**Document section:**
3D CAD modelling, together with low cost computing power, has now made engineering analysis available for small manufacturers. Computer simulations in disciplines like Finite Element Analysis (FEA) and Computational Fluid Dynamics (CFD), can now add real value to the development process, enabling components and assemblies to be optimised, before being manufactured. Engineering analysis is sometimes outsourced to specialist companies who then run various simulations, before interpreting the results and making recommendations to their client.
Engineering Analysis and Testing by CAD FEA Simulation
Detail Design: Engineering Analysis and Testing
Although the product testing phase has been included in the Detailed Design stage here, it is potentially very significant, depending on the nature and complexity of the product. Additionally, it may include certification and extensive trials, taking some time. Industry standards, legislation, regulation and directives may influence the amount and duration of any testing required, again depending on your product and industry sector.
Once the detail design of the parts, assemblies and product are complete, they will need testing to ensure they perform the function for which they were designed. A test programme should be set out to establish what tests are required, to which parts and in what sequence.

**Input data:**
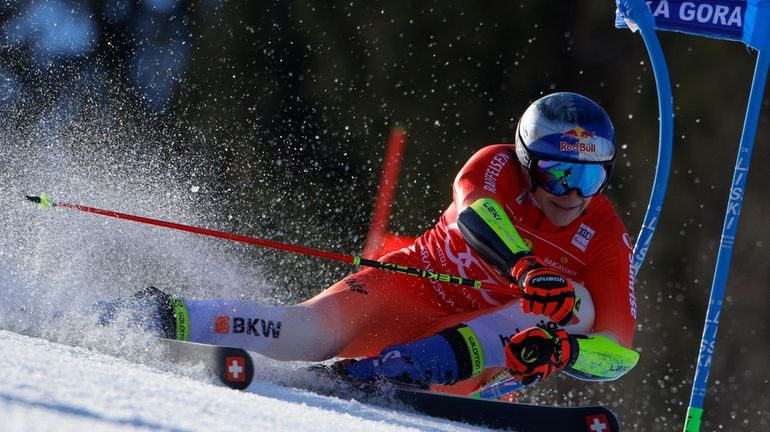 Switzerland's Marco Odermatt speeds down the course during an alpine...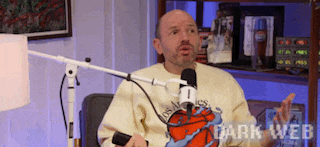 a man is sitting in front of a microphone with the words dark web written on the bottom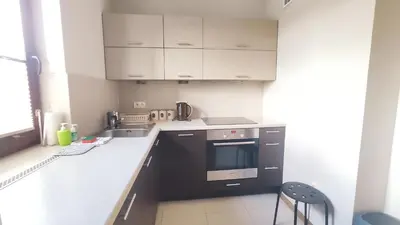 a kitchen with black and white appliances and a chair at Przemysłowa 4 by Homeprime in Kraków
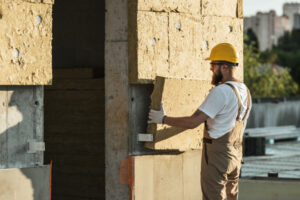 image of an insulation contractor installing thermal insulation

**What to do:**
A. Please reproduce the engineering analysis text from "Engineering Analysis and Testing by" up to and including "and industry sector.".
B. Using the engineering analysis text, explain in one to three sentences why completed parts and assemblies need testing and why a plan for that testing should be set out.
C. Continue the engineering analysis text from where it stops.

**Solved tasks:**
A.
Engineering Analysis and Testing by CAD FEA Simulation
Detail Design: Engineering Analysis and Testing
Although the product testing phase has been included in the Detailed Design stage here, it is potentially very significant, depending on the nature and complexity of the product. Additionally, it may include certification and extensive trials, taking some time. Industry standards, legislation, regulation and directives may influence the amount and duration of any testing required, again depending on your product and industry sector.

B. Completed parts, assemblies and products need testing to ensure they perform the function for which they were designed. Setting out a plan establishes which tests are required, which parts they apply to, and the order in which they should be carried out.

C.
Test methodologies and trials plans may need to be devised in detail to ensure tests are fair and representative, as well as testing to the performance envelope of the product. The specification should be used to guide the process.
In Systems Engineering, verification is a process where you check (normally by testing or modelling) the part or system meets the requirements set out in the specification. Testing activities will vary depending on what you are trying to achieve. For example manufactured components may be checked for dimensional accuracy against drawings. Assemblies may be cycle tested to ensure they function in the way they are intended to. This may require the commissioning, design and build or hire of test rigs and other facilities.
Build quality may be tested to agreed assembly criteria. Also whole products will be tested to ensure assemblies interact correctly, their performance is acceptable and they are fit for purpose.
The variety of skills in the cross-functional team really comes into their own here. In particular, design engineers, inspection and test staff, as well as production employees all have a significant role to play. Sign-off requires the signatures of key technical staff, as well as senior management.
As stated earlier, Detailed Design is perhaps the most intense stage of the product development process, with probably the most at stake. It is also the stage most Design Engineers have a genuine passion for.
It produces tangible results as concepts finally take physical shape. In addition, this phase produces valuable data and technical documentation. Examples include research reports, 2D and 3D CAD work, analysis, test plans, instructions, quotations and external orders. With so much output, rigorous review by the cross-functional team members is critical.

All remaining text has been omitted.